De financiering van een goed of een dienst
Voor de financiering van een goed of een dienst is vereist dat de kredietgever inlichtingen inwint over de precieze aard van de uitgaven, hij vraagt hiertoe een afschrift van de bestelbon of een gedetailleerde raming van de kostprijs om het bedrag van het krediet te bepalen dat het meest aangepast is overeenkomstig artikel VII.75 WER [VII.131, § 1] en hij vermeldt het desgevallend op de kredietovereenkomst overeenkomstig artikel VII.78, § 3, 2° [VII.134, § 3, 2°].

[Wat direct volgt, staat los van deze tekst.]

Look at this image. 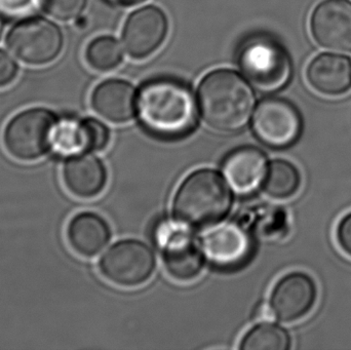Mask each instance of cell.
<instances>
[{
    "instance_id": "obj_1",
    "label": "cell",
    "mask_w": 351,
    "mask_h": 350,
    "mask_svg": "<svg viewBox=\"0 0 351 350\" xmlns=\"http://www.w3.org/2000/svg\"><path fill=\"white\" fill-rule=\"evenodd\" d=\"M137 113L146 131L162 139L185 137L197 121L191 90L172 78L146 82L137 96Z\"/></svg>"
},
{
    "instance_id": "obj_28",
    "label": "cell",
    "mask_w": 351,
    "mask_h": 350,
    "mask_svg": "<svg viewBox=\"0 0 351 350\" xmlns=\"http://www.w3.org/2000/svg\"><path fill=\"white\" fill-rule=\"evenodd\" d=\"M2 32V16H0V35H1Z\"/></svg>"
},
{
    "instance_id": "obj_7",
    "label": "cell",
    "mask_w": 351,
    "mask_h": 350,
    "mask_svg": "<svg viewBox=\"0 0 351 350\" xmlns=\"http://www.w3.org/2000/svg\"><path fill=\"white\" fill-rule=\"evenodd\" d=\"M152 249L136 240L117 242L103 255L100 271L105 279L123 287H136L147 282L156 269Z\"/></svg>"
},
{
    "instance_id": "obj_6",
    "label": "cell",
    "mask_w": 351,
    "mask_h": 350,
    "mask_svg": "<svg viewBox=\"0 0 351 350\" xmlns=\"http://www.w3.org/2000/svg\"><path fill=\"white\" fill-rule=\"evenodd\" d=\"M239 62L245 75L264 92L284 88L292 72L284 47L265 35L247 38L239 49Z\"/></svg>"
},
{
    "instance_id": "obj_21",
    "label": "cell",
    "mask_w": 351,
    "mask_h": 350,
    "mask_svg": "<svg viewBox=\"0 0 351 350\" xmlns=\"http://www.w3.org/2000/svg\"><path fill=\"white\" fill-rule=\"evenodd\" d=\"M291 347L289 333L274 323H259L241 339V350H288Z\"/></svg>"
},
{
    "instance_id": "obj_11",
    "label": "cell",
    "mask_w": 351,
    "mask_h": 350,
    "mask_svg": "<svg viewBox=\"0 0 351 350\" xmlns=\"http://www.w3.org/2000/svg\"><path fill=\"white\" fill-rule=\"evenodd\" d=\"M317 296V286L306 273L287 275L278 282L270 296L272 316L280 322H296L311 312Z\"/></svg>"
},
{
    "instance_id": "obj_19",
    "label": "cell",
    "mask_w": 351,
    "mask_h": 350,
    "mask_svg": "<svg viewBox=\"0 0 351 350\" xmlns=\"http://www.w3.org/2000/svg\"><path fill=\"white\" fill-rule=\"evenodd\" d=\"M110 236L107 222L92 212L76 214L66 230L70 248L82 257L98 255L108 244Z\"/></svg>"
},
{
    "instance_id": "obj_18",
    "label": "cell",
    "mask_w": 351,
    "mask_h": 350,
    "mask_svg": "<svg viewBox=\"0 0 351 350\" xmlns=\"http://www.w3.org/2000/svg\"><path fill=\"white\" fill-rule=\"evenodd\" d=\"M92 104L103 118L111 123H127L137 110V95L133 86L123 80H107L93 92Z\"/></svg>"
},
{
    "instance_id": "obj_15",
    "label": "cell",
    "mask_w": 351,
    "mask_h": 350,
    "mask_svg": "<svg viewBox=\"0 0 351 350\" xmlns=\"http://www.w3.org/2000/svg\"><path fill=\"white\" fill-rule=\"evenodd\" d=\"M109 138L108 129L97 119H64L58 125L53 150L67 156L101 151Z\"/></svg>"
},
{
    "instance_id": "obj_4",
    "label": "cell",
    "mask_w": 351,
    "mask_h": 350,
    "mask_svg": "<svg viewBox=\"0 0 351 350\" xmlns=\"http://www.w3.org/2000/svg\"><path fill=\"white\" fill-rule=\"evenodd\" d=\"M58 125L57 117L47 109L22 111L12 117L4 127V149L18 162H36L53 149Z\"/></svg>"
},
{
    "instance_id": "obj_3",
    "label": "cell",
    "mask_w": 351,
    "mask_h": 350,
    "mask_svg": "<svg viewBox=\"0 0 351 350\" xmlns=\"http://www.w3.org/2000/svg\"><path fill=\"white\" fill-rule=\"evenodd\" d=\"M232 195L224 177L210 168H200L186 177L174 197L175 217L190 227L212 225L226 217Z\"/></svg>"
},
{
    "instance_id": "obj_16",
    "label": "cell",
    "mask_w": 351,
    "mask_h": 350,
    "mask_svg": "<svg viewBox=\"0 0 351 350\" xmlns=\"http://www.w3.org/2000/svg\"><path fill=\"white\" fill-rule=\"evenodd\" d=\"M62 179L74 197L92 199L104 189L107 172L101 160L88 152L68 156L62 168Z\"/></svg>"
},
{
    "instance_id": "obj_23",
    "label": "cell",
    "mask_w": 351,
    "mask_h": 350,
    "mask_svg": "<svg viewBox=\"0 0 351 350\" xmlns=\"http://www.w3.org/2000/svg\"><path fill=\"white\" fill-rule=\"evenodd\" d=\"M43 10L58 20L76 18L84 10L86 0H38Z\"/></svg>"
},
{
    "instance_id": "obj_9",
    "label": "cell",
    "mask_w": 351,
    "mask_h": 350,
    "mask_svg": "<svg viewBox=\"0 0 351 350\" xmlns=\"http://www.w3.org/2000/svg\"><path fill=\"white\" fill-rule=\"evenodd\" d=\"M253 132L268 147L282 149L296 143L302 132V118L294 105L280 98L261 101L254 114Z\"/></svg>"
},
{
    "instance_id": "obj_26",
    "label": "cell",
    "mask_w": 351,
    "mask_h": 350,
    "mask_svg": "<svg viewBox=\"0 0 351 350\" xmlns=\"http://www.w3.org/2000/svg\"><path fill=\"white\" fill-rule=\"evenodd\" d=\"M336 234L342 250L351 256V213L346 215L338 224Z\"/></svg>"
},
{
    "instance_id": "obj_10",
    "label": "cell",
    "mask_w": 351,
    "mask_h": 350,
    "mask_svg": "<svg viewBox=\"0 0 351 350\" xmlns=\"http://www.w3.org/2000/svg\"><path fill=\"white\" fill-rule=\"evenodd\" d=\"M204 258L222 271L245 266L253 256V236L247 228L235 222H226L206 232L202 238Z\"/></svg>"
},
{
    "instance_id": "obj_27",
    "label": "cell",
    "mask_w": 351,
    "mask_h": 350,
    "mask_svg": "<svg viewBox=\"0 0 351 350\" xmlns=\"http://www.w3.org/2000/svg\"><path fill=\"white\" fill-rule=\"evenodd\" d=\"M111 1L121 5H135V4L141 3L144 0H111Z\"/></svg>"
},
{
    "instance_id": "obj_13",
    "label": "cell",
    "mask_w": 351,
    "mask_h": 350,
    "mask_svg": "<svg viewBox=\"0 0 351 350\" xmlns=\"http://www.w3.org/2000/svg\"><path fill=\"white\" fill-rule=\"evenodd\" d=\"M168 32V21L160 8L147 6L134 12L123 29V45L134 58H145L154 53L164 42Z\"/></svg>"
},
{
    "instance_id": "obj_25",
    "label": "cell",
    "mask_w": 351,
    "mask_h": 350,
    "mask_svg": "<svg viewBox=\"0 0 351 350\" xmlns=\"http://www.w3.org/2000/svg\"><path fill=\"white\" fill-rule=\"evenodd\" d=\"M16 71L18 69L14 60L5 51H0V88L12 84L16 77Z\"/></svg>"
},
{
    "instance_id": "obj_20",
    "label": "cell",
    "mask_w": 351,
    "mask_h": 350,
    "mask_svg": "<svg viewBox=\"0 0 351 350\" xmlns=\"http://www.w3.org/2000/svg\"><path fill=\"white\" fill-rule=\"evenodd\" d=\"M301 175L298 168L288 160H276L270 162L264 181V190L274 199L293 197L300 188Z\"/></svg>"
},
{
    "instance_id": "obj_24",
    "label": "cell",
    "mask_w": 351,
    "mask_h": 350,
    "mask_svg": "<svg viewBox=\"0 0 351 350\" xmlns=\"http://www.w3.org/2000/svg\"><path fill=\"white\" fill-rule=\"evenodd\" d=\"M38 0H0V16L5 18H19L28 16L36 8Z\"/></svg>"
},
{
    "instance_id": "obj_17",
    "label": "cell",
    "mask_w": 351,
    "mask_h": 350,
    "mask_svg": "<svg viewBox=\"0 0 351 350\" xmlns=\"http://www.w3.org/2000/svg\"><path fill=\"white\" fill-rule=\"evenodd\" d=\"M306 77L311 88L319 94H346L351 88V60L336 53H322L309 63Z\"/></svg>"
},
{
    "instance_id": "obj_5",
    "label": "cell",
    "mask_w": 351,
    "mask_h": 350,
    "mask_svg": "<svg viewBox=\"0 0 351 350\" xmlns=\"http://www.w3.org/2000/svg\"><path fill=\"white\" fill-rule=\"evenodd\" d=\"M154 240L176 279L192 281L202 273L206 258L189 225L176 217L160 220L154 226Z\"/></svg>"
},
{
    "instance_id": "obj_8",
    "label": "cell",
    "mask_w": 351,
    "mask_h": 350,
    "mask_svg": "<svg viewBox=\"0 0 351 350\" xmlns=\"http://www.w3.org/2000/svg\"><path fill=\"white\" fill-rule=\"evenodd\" d=\"M8 49L18 59L30 65H45L60 55L63 37L57 26L45 18H31L8 33Z\"/></svg>"
},
{
    "instance_id": "obj_2",
    "label": "cell",
    "mask_w": 351,
    "mask_h": 350,
    "mask_svg": "<svg viewBox=\"0 0 351 350\" xmlns=\"http://www.w3.org/2000/svg\"><path fill=\"white\" fill-rule=\"evenodd\" d=\"M198 100L206 125L223 133L243 129L255 105L249 84L237 72L225 69L204 76L198 88Z\"/></svg>"
},
{
    "instance_id": "obj_14",
    "label": "cell",
    "mask_w": 351,
    "mask_h": 350,
    "mask_svg": "<svg viewBox=\"0 0 351 350\" xmlns=\"http://www.w3.org/2000/svg\"><path fill=\"white\" fill-rule=\"evenodd\" d=\"M267 158L256 147H239L225 158L223 177L227 184L239 195H250L263 186L267 175Z\"/></svg>"
},
{
    "instance_id": "obj_22",
    "label": "cell",
    "mask_w": 351,
    "mask_h": 350,
    "mask_svg": "<svg viewBox=\"0 0 351 350\" xmlns=\"http://www.w3.org/2000/svg\"><path fill=\"white\" fill-rule=\"evenodd\" d=\"M86 60L94 69L109 71L121 63V47L112 37H99L86 49Z\"/></svg>"
},
{
    "instance_id": "obj_12",
    "label": "cell",
    "mask_w": 351,
    "mask_h": 350,
    "mask_svg": "<svg viewBox=\"0 0 351 350\" xmlns=\"http://www.w3.org/2000/svg\"><path fill=\"white\" fill-rule=\"evenodd\" d=\"M311 31L322 47L333 51H351V2H321L311 14Z\"/></svg>"
}]
</instances>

De herfinanciering van bestaande schulden
Voor de herfinanciering van bestaande schulden moet de kredietgever meer bepaald inlichtingen inwinnen over deze schulden. Hij zal de reden moeten bepalen waarom de consument deze wil herfinancieren. Een herfinanciering brengt meestal immers hoger kosten met zich mee en is in veel gevallen dus niet economisch voordelig, in het bijzonder wanneer de operatie een verlenging van de afschrijving van de schuld tot gevolg heeft. Hij zal zich eveneens vragen moeten stellen over het doel van het of de kredieten waarvan de herfinanciering gevraagd wordt. Aan de hand van deze informatie kan de kredietgever een "cascade" van kredieten vermijden, waarbij een consument dezelfde schuld herfinanciert, waardoor hij zijn schuldenlast telkens een beetje vergroot.
Ontlenen om uit te lenen?
Het is de consument niet verboden om geld te lenen om vervolgens uit te lenen. De verrichting is legitiem indien zij wordt verantwoord door de wens van de ouders om een schenking te doen aan een kind, bijvoorbeeld om hem te helpen om zich te vestigen (STEENNOT R., noot onder Vred. Antwerpen (8e kanton), 18 juni 2013, T. Vred. 2015, 423; zie ook Luik (10e kamer), 19 juni 2007, J.L.M.B. 2009, 100). De kredietgever moet dan de eigen geldmiddelen van de ouders nagaan en de kredietopportuniteit beoordelen op basis van enkel die gegevens. Deze verrichting legt de kredietgever een bijzondere informatieplicht op: het is de plicht van de kredietgever om de aandacht van de kredietnemers te vestigen op het feit dat zij de enige schuldenaars zijn van de lening en dat de derde waarvoor het krediet bestemd is hen ongetwijfeld niet zal kunnen terugbetalen (en in ieder geval niet volgens het ritme van de terugbetaling van het krediet)(STEENNOT R., noot onder Vred. Antwerpen (8e kanton), 18 juni 2013,T. Vred. 2015, 423). Inzake consumentenkrediet werd geoordeeld dat de kredietgever niettemin zijn raadgevingsplicht schendt wanneer hij een krediet toekent aan een consument, terwijl hij de informatie heeft gekregen dat het geld voor een derde dient die geen toegang meer heeft tot krediet, bijvoorbeeld doordat hij in het bestand van de Centrale voor Kredieten aan Particulieren als wanbetaler is gesignaleerd. Consumenten die daarentegen deze verrichting uitvoeren zonder dat de kredietgever ervan op de hoogte is, moeten de gevolgen van hun onvoorzichtigheid dragen en er is in dat geval geen reden om de volgens de wet toepasselijke sancties te verminderen (Vred. Grâce-Hollogne, 19 juni 2007, J.L.M.B., 2008, 126).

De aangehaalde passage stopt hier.